(Data entries)
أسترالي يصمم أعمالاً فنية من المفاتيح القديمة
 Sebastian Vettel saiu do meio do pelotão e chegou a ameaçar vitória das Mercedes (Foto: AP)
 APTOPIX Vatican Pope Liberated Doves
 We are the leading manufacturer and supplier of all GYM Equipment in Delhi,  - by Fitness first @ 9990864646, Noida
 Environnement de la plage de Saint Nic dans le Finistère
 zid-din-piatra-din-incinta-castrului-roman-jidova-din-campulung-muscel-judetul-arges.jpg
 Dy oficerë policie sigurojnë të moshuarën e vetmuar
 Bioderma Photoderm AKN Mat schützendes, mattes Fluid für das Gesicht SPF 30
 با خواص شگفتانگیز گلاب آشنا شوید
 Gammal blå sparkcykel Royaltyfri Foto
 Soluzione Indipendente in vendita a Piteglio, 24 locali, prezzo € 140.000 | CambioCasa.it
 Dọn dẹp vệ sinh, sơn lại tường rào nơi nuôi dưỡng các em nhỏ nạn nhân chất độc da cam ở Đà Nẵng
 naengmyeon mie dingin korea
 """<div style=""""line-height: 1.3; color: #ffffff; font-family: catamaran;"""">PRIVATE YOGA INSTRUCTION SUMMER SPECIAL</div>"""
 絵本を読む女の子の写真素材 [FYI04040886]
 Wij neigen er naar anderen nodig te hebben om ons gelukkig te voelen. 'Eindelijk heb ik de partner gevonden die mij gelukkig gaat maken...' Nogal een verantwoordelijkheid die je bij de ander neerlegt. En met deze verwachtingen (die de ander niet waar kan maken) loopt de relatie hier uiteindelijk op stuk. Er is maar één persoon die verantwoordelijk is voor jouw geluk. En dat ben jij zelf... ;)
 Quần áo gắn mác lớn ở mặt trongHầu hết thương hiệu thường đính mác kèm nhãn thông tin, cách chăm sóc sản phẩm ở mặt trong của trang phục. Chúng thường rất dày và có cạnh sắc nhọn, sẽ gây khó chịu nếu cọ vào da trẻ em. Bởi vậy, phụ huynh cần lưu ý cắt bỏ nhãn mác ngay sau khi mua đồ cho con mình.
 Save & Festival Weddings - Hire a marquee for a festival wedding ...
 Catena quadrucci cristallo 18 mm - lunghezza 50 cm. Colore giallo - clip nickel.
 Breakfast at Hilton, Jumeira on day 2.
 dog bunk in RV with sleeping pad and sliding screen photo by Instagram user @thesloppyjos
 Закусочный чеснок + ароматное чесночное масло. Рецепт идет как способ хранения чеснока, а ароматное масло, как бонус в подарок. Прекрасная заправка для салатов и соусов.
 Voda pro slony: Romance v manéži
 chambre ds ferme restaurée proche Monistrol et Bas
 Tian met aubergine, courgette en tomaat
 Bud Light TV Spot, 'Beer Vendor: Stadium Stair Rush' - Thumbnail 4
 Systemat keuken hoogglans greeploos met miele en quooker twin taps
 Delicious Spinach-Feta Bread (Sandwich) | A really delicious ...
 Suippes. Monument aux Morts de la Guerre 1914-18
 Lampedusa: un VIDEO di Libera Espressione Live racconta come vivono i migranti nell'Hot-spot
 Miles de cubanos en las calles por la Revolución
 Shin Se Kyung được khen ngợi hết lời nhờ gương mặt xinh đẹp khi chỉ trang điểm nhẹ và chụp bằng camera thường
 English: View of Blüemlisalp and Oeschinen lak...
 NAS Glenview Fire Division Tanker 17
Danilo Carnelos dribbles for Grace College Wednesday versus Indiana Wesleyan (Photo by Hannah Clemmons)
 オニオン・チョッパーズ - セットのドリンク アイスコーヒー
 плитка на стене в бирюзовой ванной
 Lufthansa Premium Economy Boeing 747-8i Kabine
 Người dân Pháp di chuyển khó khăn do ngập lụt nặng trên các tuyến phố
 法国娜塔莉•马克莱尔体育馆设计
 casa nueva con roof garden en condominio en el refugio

> _ACTIVITY_
Write all the records out again. Nothing may differ from the original.

> _WRITTEN SOLUTION_
أسترالي يصمم أعمالاً فنية من المفاتيح القديمة
 Sebastian Vettel saiu do meio do pelotão e chegou a ameaçar vitória das Mercedes (Foto: AP)
 APTOPIX Vatican Pope Liberated Doves
 We are the leading manufacturer and supplier of all GYM Equipment in Delhi,  - by Fitness first @ 9990864646, Noida
 Environnement de la plage de Saint Nic dans le Finistère
 zid-din-piatra-din-incinta-castrului-roman-jidova-din-campulung-muscel-judetul-arges.jpg
 Dy oficerë policie sigurojnë të moshuarën e vetmuar
 Bioderma Photoderm AKN Mat schützendes, mattes Fluid für das Gesicht SPF 30
 با خواص شگفتانگیز گلاب آشنا شوید
 Gammal blå sparkcykel Royaltyfri Foto
 Soluzione Indipendente in vendita a Piteglio, 24 locali, prezzo € 140.000 | CambioCasa.it
 Dọn dẹp vệ sinh, sơn lại tường rào nơi nuôi dưỡng các em nhỏ nạn nhân chất độc da cam ở Đà Nẵng
 naengmyeon mie dingin korea
 """<div style=""""line-height: 1.3; color: #ffffff; font-family: catamaran;"""">PRIVATE YOGA INSTRUCTION SUMMER SPECIAL</div>"""
 絵本を読む女の子の写真素材 [FYI04040886]
 Wij neigen er naar anderen nodig te hebben om ons gelukkig te voelen. 'Eindelijk heb ik de partner gevonden die mij gelukkig gaat maken...' Nogal een verantwoordelijkheid die je bij de ander neerlegt. En met deze verwachtingen (die de ander niet waar kan maken) loopt de relatie hier uiteindelijk op stuk. Er is maar één persoon die verantwoordelijk is voor jouw geluk. En dat ben jij zelf... ;)
 Quần áo gắn mác lớn ở mặt trongHầu hết thương hiệu thường đính mác kèm nhãn thông tin, cách chăm sóc sản phẩm ở mặt trong của trang phục. Chúng thường rất dày và có cạnh sắc nhọn, sẽ gây khó chịu nếu cọ vào da trẻ em. Bởi vậy, phụ huynh cần lưu ý cắt bỏ nhãn mác ngay sau khi mua đồ cho con mình.
 Save & Festival Weddings - Hire a marquee for a festival wedding ...
 Catena quadrucci cristallo 18 mm - lunghezza 50 cm. Colore giallo - clip nickel.
 Breakfast at Hilton, Jumeira on day 2.
 dog bunk in RV with sleeping pad and sliding screen photo by Instagram user @thesloppyjos
 Закусочный чеснок + ароматное чесночное масло. Рецепт идет как способ хранения чеснока, а ароматное масло, как бонус в подарок. Прекрасная заправка для салатов и соусов.
 Voda pro slony: Romance v manéži
 chambre ds ferme restaurée proche Monistrol et Bas
 Tian met aubergine, courgette en tomaat
 Bud Light TV Spot, 'Beer Vendor: Stadium Stair Rush' - Thumbnail 4
 Systemat keuken hoogglans greeploos met miele en quooker twin taps
 Delicious Spinach-Feta Bread (Sandwich) | A really delicious ...
 Suippes. Monument aux Morts de la Guerre 1914-18
 Lampedusa: un VIDEO di Libera Espressione Live racconta come vivono i migranti nell'Hot-spot
 Miles de cubanos en las calles por la Revolución
 Shin Se Kyung được khen ngợi hết lời nhờ gương mặt xinh đẹp khi chỉ trang điểm nhẹ và chụp bằng camera thường
 English: View of Blüemlisalp and Oeschinen lak...
 NAS Glenview Fire Division Tanker 17
Danilo Carnelos dribbles for Grace College Wednesday versus Indiana Wesleyan (Photo by Hannah Clemmons)
 オニオン・チョッパーズ - セットのドリンク アイスコーヒー
 плитка на стене в бирюзовой ванной
 Lufthansa Premium Economy Boeing 747-8i Kabine
 Người dân Pháp di chuyển khó khăn do ngập lụt nặng trên các tuyến phố
 法国娜塔莉•马克莱尔体育馆设计
 casa nueva con roof garden en condominio en el refugio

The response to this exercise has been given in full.